As has been widely pointed out, for all of its new infrastructure and social-spending commitments and its creation of a new provincial pension plan, that document (which will be reintroduced on July 14, and easily pass this time) all but telegraphs a pivot in the near future. That's because it projects, with very few details as to how it's supposed to work, a flat-lining of provincial expenditures starting in 2015-16 and aimed at returning to balance by 2017-18.
With the Liberals continuing to insist both publicly and privately that they remain committed to that target, there has been much speculation that they're secretly plotting something along the lines of the 100,000 public-sector job cuts they railed against when Tim Hudak's Progressive Conservatives proposed it. But that probably gives the government too much credit for forethought.
No doubt, Ms. Wynne appears poised to do battle with many of the same unions that helped her win back office. That's a large part of Deb Matthews' mandate in her new role as president of the Treasury Board, and considering that big contracts are about to come up for negotiation – including those of the province's teachers – it could produce fireworks in very short order.
But figuring out what sort of concessions they want to extract beyond wage restraint – structural ones that might gradually shrink the workforce, for instance – will require the sort of long-term planning in which the Liberals have rarely engaged since Ms. Wynne took over.
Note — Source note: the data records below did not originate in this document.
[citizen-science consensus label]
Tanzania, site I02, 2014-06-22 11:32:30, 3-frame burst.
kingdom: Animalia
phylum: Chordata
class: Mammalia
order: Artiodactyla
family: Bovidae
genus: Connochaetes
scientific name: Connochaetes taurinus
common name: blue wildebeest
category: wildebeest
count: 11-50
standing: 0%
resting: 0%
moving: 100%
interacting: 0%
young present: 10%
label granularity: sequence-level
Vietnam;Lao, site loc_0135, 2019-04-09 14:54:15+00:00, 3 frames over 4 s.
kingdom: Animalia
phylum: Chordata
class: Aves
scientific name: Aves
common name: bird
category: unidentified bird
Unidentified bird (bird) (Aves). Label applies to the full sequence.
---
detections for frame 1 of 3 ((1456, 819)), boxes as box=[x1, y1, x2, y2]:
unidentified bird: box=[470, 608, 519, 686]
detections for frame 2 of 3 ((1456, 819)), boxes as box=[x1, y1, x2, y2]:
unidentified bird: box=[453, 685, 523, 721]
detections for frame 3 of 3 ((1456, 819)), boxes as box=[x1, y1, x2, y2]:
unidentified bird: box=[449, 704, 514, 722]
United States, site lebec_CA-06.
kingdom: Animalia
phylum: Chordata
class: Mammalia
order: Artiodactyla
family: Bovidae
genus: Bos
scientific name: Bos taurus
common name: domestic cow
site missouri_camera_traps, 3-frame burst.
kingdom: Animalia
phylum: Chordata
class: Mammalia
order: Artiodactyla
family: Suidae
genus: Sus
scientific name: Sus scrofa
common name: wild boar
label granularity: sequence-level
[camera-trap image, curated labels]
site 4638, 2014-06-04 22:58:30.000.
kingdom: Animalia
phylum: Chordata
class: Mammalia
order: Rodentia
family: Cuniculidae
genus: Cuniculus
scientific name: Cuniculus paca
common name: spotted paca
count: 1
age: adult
Ms. Matthews is also supposed to be pursuing a "modernization" agenda that presumably includes a complete overhaul of how some services are delivered. And that's not to mention the questions about which services the government should cease to provide altogether, including but not limited to the potential divestiture of public assets such as Hydro One and the LCBO, currently under review.
If this summer's sitting is a victory lap, it comes at the end of a very long sprint in which the Liberals never had a chance to slow down and consider precisely these sorts of things. From the time of Dalton McGuinty's sudden resignation in 2012, Ms. Wynne was in something of a constant campaign – to win his job, to hold on to government in a minority legislature, to fight by-elections, to try to set herself apart in the public's eye.
The fact that she has boundless energy helped her get through that period. But it also set a pace that her government would be unwise to try to keep now that it has four years to play with.
When the legislature rises late this month or early next, for a break likely to continue into mid-fall, the Liberals will finally have a chance to take a deep breath. They need to take full advantage of it, if they're to have any hope of being ready for the start of that second chapter.